Under a project funded by the European Union, archaeologists and cultural conservationists have been working to restore buildings inside the walls of the capital’s old town, and are also trying to refurbish bathhouses in other parts of Syria and the wider Middle East, according to Atasi.
The French Institute of the Near East is working with the European Union-funded Vienna Institute for Maintained Building Studies to revive public bathhouses in Morocco, Algeria, Egypt, Syria, Turkey and the Palestinian territories.
The baths in Damascus are among the most famous in the region. Many date back to Roman times and flourished in the Umayyad caliphate of the seventh and eighth centuries AD.
In Damascus, the institute is studying the history of the city’s bathhouses and is working on six buildings.
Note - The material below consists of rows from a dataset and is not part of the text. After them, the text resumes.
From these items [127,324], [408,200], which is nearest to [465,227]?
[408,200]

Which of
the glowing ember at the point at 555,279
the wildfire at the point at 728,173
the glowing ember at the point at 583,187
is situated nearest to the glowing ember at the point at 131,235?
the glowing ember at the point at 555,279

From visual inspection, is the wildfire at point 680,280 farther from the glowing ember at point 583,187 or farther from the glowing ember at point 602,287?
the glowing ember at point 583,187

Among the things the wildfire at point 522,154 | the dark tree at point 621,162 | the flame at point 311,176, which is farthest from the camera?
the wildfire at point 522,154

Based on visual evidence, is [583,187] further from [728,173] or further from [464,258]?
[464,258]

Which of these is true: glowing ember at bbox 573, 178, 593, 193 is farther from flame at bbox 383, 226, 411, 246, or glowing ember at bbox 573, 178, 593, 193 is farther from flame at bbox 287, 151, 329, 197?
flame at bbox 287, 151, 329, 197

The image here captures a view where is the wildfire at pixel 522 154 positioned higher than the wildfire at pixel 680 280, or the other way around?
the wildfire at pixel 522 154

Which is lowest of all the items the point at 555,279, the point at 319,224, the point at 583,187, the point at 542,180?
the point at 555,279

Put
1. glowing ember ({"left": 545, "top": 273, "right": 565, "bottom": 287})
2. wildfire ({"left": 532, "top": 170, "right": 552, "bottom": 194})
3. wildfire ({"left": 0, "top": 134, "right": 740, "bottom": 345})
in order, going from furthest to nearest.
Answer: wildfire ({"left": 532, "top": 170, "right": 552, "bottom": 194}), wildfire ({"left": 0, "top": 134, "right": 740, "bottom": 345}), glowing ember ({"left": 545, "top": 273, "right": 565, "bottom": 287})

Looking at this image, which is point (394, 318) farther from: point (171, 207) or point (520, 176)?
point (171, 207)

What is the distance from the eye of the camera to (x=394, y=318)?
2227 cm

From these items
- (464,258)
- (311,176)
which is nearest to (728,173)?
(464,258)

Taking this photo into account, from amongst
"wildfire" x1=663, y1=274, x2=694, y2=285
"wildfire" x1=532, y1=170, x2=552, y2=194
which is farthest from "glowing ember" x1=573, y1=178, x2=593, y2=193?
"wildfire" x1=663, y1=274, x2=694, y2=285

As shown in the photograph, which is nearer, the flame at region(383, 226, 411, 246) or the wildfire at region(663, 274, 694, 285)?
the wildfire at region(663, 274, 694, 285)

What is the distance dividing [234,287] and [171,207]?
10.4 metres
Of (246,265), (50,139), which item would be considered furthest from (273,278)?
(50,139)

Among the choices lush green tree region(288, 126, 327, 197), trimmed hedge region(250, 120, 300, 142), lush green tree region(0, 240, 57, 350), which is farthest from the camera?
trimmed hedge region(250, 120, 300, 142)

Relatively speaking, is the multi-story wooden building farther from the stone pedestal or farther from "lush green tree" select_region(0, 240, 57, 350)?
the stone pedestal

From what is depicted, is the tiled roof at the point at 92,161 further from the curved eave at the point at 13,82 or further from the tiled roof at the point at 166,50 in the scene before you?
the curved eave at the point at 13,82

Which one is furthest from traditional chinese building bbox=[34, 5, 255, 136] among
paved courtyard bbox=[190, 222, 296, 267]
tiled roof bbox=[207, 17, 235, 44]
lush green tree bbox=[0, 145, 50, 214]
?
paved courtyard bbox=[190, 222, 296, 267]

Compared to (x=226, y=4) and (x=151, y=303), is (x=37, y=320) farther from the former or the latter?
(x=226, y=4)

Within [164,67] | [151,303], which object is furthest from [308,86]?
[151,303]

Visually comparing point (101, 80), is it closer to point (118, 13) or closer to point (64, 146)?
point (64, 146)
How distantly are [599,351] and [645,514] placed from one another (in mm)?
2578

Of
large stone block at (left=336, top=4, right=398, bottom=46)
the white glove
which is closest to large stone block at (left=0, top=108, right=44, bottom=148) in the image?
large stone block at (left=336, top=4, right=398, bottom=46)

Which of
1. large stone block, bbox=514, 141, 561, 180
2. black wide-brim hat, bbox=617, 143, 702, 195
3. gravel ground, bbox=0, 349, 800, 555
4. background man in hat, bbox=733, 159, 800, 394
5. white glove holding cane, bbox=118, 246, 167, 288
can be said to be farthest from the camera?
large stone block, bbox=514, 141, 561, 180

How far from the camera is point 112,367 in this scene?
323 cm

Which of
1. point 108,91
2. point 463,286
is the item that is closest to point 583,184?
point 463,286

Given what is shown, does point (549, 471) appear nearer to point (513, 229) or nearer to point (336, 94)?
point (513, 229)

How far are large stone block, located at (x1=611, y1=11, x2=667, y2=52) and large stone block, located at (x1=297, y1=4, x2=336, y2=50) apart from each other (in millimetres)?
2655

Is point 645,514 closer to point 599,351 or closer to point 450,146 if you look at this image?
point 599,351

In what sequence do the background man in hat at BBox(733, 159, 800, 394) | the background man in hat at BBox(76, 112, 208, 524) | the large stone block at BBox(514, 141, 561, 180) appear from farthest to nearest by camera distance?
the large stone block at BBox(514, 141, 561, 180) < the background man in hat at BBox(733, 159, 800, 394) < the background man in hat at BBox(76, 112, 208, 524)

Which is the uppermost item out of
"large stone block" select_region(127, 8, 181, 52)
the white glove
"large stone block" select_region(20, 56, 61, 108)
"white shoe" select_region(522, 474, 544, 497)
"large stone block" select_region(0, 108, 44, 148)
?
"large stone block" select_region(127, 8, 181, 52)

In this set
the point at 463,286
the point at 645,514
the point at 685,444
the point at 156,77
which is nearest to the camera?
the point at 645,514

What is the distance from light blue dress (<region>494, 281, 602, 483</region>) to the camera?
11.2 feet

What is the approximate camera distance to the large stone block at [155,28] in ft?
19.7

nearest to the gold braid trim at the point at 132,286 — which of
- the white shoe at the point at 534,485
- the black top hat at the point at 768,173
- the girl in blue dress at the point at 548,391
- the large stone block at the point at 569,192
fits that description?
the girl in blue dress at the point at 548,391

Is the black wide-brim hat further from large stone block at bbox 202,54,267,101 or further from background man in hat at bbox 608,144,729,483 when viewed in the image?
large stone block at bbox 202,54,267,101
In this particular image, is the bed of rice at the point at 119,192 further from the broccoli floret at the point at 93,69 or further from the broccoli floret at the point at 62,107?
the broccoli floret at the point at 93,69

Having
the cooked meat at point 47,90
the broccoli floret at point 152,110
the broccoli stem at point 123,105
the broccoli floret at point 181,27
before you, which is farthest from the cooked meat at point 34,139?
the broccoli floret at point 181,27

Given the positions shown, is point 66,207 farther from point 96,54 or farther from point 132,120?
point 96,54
The United Nations cultural agency UNESCO has protected the baths lying inside the old town wall since the Seventies, but conservations are particularly concerned about those in other parts of the city which have largely been neglected, Yaghi said.
Some have been turned into warehouses, and while others have had new buildings erected on their centuries-old sites.
To the casual observer, it would be hard to tell that the 14th-century al-Qanatir bathhouse lies behind a shopfront selling suitcases and shoes.
Bathhouses are an important part of Syrian history, experts say. Historian Shawqi Abu Khalil notes that they were used for political activities, as no one feared a meeting held there would be placed under surveillance. On occasion, political leaders would be assassinated in bathhouses, including princes from the medieval Mamluk dynasty.
Over the centuries, though, bathhouses were mainly a place for socialising, gossiping and traditions such as the ritual purification of a new mother or a bride-to-be. Apart from that, women did not go to public baths, and most of them are now male-only establishments.
When Syrian homes began to acquire private bathhouses in the latter half of the 20th, demand for public facilities plummeted.
The government and conservationists have turned some of the renovated buildings into popular tourist sites, such as the 850-year-old Hamam Nuraddin in Damascus, restored in the early Eighties.
Visiting public baths is expensive by Syrian standards – admission costs upwards of ten US dollars – so they sometime attract more foreigners than locals.
Yaghi said the aim was to ensure bathhouses “are used for their original purposes, and are affordable to all, not just the rich”.
“Reviving the role of bathhouses is meant to revive old rituals and customs,” he said, adding that it is hard to bring back an old way of life in the face of modernisation.
Atasi says the EU-sponsored project is due to end in August, but the research will go on and there are hopes the funding will be renewed.